A exemplo disso, a obra The view escancara uma atitude comumente feita por trás das cortinas das casas: observar as janelas dos demais apartamentos. Quando o espectador se aproxima da obra e observa as cenas criadas nos vídeos que simulam outras janelas, ele é levado a assumir o curioso.

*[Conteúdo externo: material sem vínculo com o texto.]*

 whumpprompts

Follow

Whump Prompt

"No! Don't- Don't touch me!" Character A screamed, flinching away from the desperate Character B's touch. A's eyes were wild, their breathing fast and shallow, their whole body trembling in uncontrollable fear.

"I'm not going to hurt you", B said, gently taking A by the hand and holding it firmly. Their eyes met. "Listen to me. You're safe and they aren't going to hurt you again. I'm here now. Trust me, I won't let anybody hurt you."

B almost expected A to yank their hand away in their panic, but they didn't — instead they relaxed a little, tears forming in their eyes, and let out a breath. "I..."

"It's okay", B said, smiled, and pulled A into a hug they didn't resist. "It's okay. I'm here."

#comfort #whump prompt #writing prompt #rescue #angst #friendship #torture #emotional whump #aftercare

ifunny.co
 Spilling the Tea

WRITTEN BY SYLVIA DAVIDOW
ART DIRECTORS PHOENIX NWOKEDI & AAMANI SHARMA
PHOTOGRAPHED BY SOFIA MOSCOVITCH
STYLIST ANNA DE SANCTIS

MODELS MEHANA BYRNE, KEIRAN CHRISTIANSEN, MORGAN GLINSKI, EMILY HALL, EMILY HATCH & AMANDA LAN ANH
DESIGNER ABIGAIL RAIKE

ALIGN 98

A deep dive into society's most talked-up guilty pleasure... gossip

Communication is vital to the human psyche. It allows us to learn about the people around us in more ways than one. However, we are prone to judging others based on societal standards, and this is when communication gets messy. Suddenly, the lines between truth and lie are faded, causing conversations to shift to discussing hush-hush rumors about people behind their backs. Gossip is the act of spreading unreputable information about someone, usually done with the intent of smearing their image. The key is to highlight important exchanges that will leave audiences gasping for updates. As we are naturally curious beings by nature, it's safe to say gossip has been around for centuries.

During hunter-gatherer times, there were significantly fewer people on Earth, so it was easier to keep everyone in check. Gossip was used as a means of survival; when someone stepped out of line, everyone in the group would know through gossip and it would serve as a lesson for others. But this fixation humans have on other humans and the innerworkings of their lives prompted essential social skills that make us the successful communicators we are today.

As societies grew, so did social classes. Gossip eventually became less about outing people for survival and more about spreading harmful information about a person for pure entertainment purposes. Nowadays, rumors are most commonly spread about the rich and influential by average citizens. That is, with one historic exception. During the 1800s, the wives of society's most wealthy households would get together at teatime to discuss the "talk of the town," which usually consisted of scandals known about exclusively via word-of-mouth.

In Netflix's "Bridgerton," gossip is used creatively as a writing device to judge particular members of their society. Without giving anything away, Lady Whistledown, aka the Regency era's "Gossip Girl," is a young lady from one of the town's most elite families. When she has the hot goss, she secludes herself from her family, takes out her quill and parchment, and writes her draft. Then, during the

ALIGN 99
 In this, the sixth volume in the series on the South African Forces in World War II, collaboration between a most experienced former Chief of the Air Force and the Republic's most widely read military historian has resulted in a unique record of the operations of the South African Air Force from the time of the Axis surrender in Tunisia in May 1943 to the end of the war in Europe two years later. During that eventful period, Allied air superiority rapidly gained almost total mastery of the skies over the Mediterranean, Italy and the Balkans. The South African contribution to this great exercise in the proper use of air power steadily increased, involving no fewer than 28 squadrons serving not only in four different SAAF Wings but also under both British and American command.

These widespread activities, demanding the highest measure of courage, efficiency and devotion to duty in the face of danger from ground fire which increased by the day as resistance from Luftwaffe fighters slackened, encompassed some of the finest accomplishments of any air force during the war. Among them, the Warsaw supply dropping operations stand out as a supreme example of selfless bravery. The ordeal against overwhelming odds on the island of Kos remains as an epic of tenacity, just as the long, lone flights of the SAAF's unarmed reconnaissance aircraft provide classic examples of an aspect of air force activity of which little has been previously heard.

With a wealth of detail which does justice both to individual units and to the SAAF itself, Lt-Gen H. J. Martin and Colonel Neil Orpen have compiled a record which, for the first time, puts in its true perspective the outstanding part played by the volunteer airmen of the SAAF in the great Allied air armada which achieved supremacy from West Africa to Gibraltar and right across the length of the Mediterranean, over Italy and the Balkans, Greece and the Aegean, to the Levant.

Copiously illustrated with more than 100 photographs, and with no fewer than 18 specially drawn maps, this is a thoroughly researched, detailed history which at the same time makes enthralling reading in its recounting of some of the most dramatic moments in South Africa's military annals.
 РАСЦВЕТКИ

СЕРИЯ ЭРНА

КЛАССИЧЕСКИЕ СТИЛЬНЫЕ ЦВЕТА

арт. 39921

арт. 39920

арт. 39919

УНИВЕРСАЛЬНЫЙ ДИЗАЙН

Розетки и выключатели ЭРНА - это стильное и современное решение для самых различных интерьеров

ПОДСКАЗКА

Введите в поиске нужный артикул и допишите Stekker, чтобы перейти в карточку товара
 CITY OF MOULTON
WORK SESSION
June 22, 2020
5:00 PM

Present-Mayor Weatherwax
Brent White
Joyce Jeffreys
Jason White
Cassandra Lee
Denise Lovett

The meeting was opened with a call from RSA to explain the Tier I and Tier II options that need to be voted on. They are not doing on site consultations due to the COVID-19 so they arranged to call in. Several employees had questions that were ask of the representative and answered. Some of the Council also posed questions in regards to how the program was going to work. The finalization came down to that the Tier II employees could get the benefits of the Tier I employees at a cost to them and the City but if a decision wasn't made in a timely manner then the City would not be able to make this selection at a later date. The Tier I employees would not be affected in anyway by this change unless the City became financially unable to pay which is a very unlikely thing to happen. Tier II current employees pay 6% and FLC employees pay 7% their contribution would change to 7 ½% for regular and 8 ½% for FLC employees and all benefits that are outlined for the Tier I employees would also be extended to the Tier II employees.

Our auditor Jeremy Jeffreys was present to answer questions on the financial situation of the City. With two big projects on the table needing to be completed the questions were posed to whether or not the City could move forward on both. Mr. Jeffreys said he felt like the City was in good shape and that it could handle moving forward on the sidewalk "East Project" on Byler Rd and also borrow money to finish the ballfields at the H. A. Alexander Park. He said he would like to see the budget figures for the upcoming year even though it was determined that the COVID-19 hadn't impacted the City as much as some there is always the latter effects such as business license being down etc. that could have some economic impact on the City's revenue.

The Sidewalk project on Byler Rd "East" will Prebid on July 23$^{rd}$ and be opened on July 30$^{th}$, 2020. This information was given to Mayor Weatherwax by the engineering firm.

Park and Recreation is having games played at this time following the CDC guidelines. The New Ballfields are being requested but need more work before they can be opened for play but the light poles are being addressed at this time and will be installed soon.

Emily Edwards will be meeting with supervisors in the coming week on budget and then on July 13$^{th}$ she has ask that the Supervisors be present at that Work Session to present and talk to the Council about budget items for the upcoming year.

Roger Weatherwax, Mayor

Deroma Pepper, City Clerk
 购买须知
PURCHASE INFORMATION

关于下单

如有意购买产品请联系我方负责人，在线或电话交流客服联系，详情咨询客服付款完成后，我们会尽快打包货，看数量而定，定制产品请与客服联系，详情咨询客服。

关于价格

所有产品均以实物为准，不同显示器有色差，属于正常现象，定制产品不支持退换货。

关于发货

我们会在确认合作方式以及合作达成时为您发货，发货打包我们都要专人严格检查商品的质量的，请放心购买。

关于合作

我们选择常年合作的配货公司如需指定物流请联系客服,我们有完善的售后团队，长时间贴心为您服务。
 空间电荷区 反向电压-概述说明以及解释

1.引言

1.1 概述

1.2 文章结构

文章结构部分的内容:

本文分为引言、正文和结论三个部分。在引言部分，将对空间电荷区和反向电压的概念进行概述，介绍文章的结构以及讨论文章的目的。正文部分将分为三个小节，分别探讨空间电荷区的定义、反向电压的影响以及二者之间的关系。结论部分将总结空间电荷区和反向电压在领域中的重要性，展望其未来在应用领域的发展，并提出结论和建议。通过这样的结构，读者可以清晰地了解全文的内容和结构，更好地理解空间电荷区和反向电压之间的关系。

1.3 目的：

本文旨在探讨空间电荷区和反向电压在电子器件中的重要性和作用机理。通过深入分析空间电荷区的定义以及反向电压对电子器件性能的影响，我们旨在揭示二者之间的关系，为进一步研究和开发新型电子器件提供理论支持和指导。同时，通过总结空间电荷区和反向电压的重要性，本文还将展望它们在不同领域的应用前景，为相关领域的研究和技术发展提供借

Outra estratégia adotada por Erlich foi utilizar elementos ópticos e ilusórios para mexer com nossas percepções a cada andar da exposição. A mostra, que propositalmente leva primeiro a uma sala de quadros, questiona uma arte clássica e aprisionada em molduras. Ao longo da exposição, esses quadros se transformarão em realidade, caso a curiosidade seja despertada ao lembrar do que antes não se podia tocar e, agora, é essencial para que novos significados sejam construídos nos visitantes. É preciso, desse modo, estar sempre atento para compreender essa interação proposta pelo artista.

quadros na exposição A Tensão
Dentre a sala dos quadros emoldurados é possível observar para além dos quadros, se reparar bem. [Imagem: Reprodução/ J. Perossi]

 

Para Erlich, a normalidade pode ser ressignificada. E ele utiliza de técnicas artísticas para compor isso: o reflexo de espelhos, o jogo entre luz e sombra, ou até mesmo por meio de uma ilusão de óptica posta em uma vídeo-instalação. Tudo é passível de transformar o comum em extraordinário e condicionar os nossos olhares a uma nova realidade. O que parece ser normal acaba sendo subvertido e constantemente o artista brinca com nossas percepções e curiosidades.

Uma oportunidade de conhecer as obras sem sair de casa é experimentar parte da mostra através do formato virtual. O CCBB conseguiu adaptar algumas de suas instalações a fim de propiciar ao público um pouco do que é possível ser sentido presencialmente. Embora a tour em 360º não consiga transmitir por completo o que o artista gostaria de despertar, é uma saída para aqueles que não conseguiram, ainda, vivenciá-la.

A exposição, por meio das ilusões de óptica, convida o espectador a olhar não apenas para arte, mas para si mesmo. O mundo A Tensão, criado por Erlich, apropria-se de elementos ordinários e mostra como a realidade pode ser extraordinária, se vista por ângulos e perspectivas diferentes.